Dans ses discours, Marine Le Pen aime bien souvent répéter à ses militants la même citation de Bernanos : « L’espérance est un risque à courir. » Il ne fait pas de doute que la phrase s’est incrustée dans un coin de la tête du dernier carré de fidèles de la présidente du Front national, qui est attendue, jeudi 19 octobre, sur le plateau de « L’Emission politique » de France 2. Continuer à courir le risque « Marine » ? Ce prime time, qui représente le premier grand rendez-vous télévisé de la députée du Pas-de-Calais depuis le désastreux débat d’entre-deux-tours de l’élection présidentielle face à Emmanuel Macron, le 3 mai, doit convaincre certains frontistes que cela vaut encore le coup. Un rendez-vous pour essayer de rebondir, voire tout simplement d’exister, dans un débat public dominé par Emmanuel Macron et Jean-Luc Mélenchon, et fairesortir de la crise un parti lepéniste ankylosé.
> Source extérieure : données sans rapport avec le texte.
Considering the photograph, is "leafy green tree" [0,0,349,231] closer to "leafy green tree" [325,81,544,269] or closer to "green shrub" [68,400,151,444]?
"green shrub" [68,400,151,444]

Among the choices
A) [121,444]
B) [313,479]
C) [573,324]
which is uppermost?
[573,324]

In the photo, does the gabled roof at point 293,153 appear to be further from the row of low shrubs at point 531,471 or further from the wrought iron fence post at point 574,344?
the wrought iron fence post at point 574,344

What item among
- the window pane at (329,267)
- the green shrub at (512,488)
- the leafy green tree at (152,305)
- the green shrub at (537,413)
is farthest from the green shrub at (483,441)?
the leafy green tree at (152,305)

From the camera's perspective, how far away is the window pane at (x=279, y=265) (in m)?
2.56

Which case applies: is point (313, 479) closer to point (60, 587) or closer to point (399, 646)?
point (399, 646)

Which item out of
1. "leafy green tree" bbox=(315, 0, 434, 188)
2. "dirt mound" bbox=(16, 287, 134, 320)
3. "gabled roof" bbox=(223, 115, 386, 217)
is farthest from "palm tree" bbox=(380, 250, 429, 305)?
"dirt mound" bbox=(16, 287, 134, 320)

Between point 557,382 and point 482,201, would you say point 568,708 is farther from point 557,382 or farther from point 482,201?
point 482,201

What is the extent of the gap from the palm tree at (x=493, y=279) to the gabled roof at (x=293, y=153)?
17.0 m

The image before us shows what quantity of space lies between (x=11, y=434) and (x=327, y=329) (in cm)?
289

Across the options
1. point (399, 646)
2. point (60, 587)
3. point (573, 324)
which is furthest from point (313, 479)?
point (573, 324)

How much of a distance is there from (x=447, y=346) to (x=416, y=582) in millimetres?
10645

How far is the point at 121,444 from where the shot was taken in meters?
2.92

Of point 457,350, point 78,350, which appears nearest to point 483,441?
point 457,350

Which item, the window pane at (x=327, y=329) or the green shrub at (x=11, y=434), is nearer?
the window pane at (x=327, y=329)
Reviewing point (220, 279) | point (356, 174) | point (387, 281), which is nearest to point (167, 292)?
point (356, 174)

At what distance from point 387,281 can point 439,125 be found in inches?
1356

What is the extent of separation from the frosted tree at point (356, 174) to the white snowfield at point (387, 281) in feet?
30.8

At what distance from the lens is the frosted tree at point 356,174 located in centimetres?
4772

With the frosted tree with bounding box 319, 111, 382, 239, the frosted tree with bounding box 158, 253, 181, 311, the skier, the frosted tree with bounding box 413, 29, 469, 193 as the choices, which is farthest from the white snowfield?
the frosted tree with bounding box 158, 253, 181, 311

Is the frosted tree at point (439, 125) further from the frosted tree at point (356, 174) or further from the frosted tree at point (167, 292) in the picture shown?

La députée européenne Sophie Montel a beau être partie du côté des Patriotes de Florian Philippot, avec une bonne dose de rancœur dans ses bagages, elle connaît encore bien les militants et électeurs du Front national pour les avoir écoutés pendant près de trente ans. Et, selon elle, la base frontiste, qui se vit bien souvent comme une citadelle assiégée par le « système », a eu honte de la prestation de sa championne contre le futur président de la République : une honte d’autant plus forte que Marine Le Pen a été portée par ces mêmes personnes au pinacle pendant près de six ans. « Le jour du 3 mai, les gens qui soutenaient le FN en ont pris plein la tronche. L’électorat FN, c’est celui qui a le plus d’affect », assure Mme Montel. Une bombe à fragmentation lente. « Si elle veut revenir, il faut qu’elle fasse oublier le débat », convient un patron de fédération frontiste.
Rai de lumière
C’est pour cela que les proches de Mme Le Pen reconnaissent que ce rai de lumière accordé aujourd’hui par France 2 représente un moment « important », l’occasion de « tourner la page » du débat tant décrié. Le temps où Marine Le Pen repoussait les invitations de « L’Emission politique », les voiles gonflées par des sondages flatteurs et des audiences avantageuses, semble bien loin. Tout comme celui où elle pouvait se permettre d’annuler en dernière minute sa présence à l’émission « Des paroles et des actes », sur la même chaîne, pour cause de débatteurs non désirés placés face à elle.
La présidente du FN n’a cette fois pas eu le luxe de choisir la date de sa participation, ni de récuser le jeune ministre des comptes publics, Gérald Darmanin, qui lui sera opposé. Un débat risqué, qui pourrait bien l’emmener sur ces questions économiques et sociales dont certains frontistes estiment qu’elles ont desservi leur cause lors de la présidentielle. Son entourage assure que, contrairement au 3 mai, l’échéance est cette fois correctement préparée.
L’émission représente aussi l’occasion pour Mme Le Pen d’acter aux yeux et aux oreilles du grand public le tournant pris par son parti sur les questions européennes, où la promesse du « Frexit » laisse désormais place à un « euroréformisme » bon teint, dans lequel l’hypothèse d’un référendum sur la sortie de l’Union européenne n’est plus évoquée que du bout des lèvres. « Ça va lui permettre de préciser qu’elle a tenu compte de la présidentielle et de ce que les gens lui ont dit », concède un proche.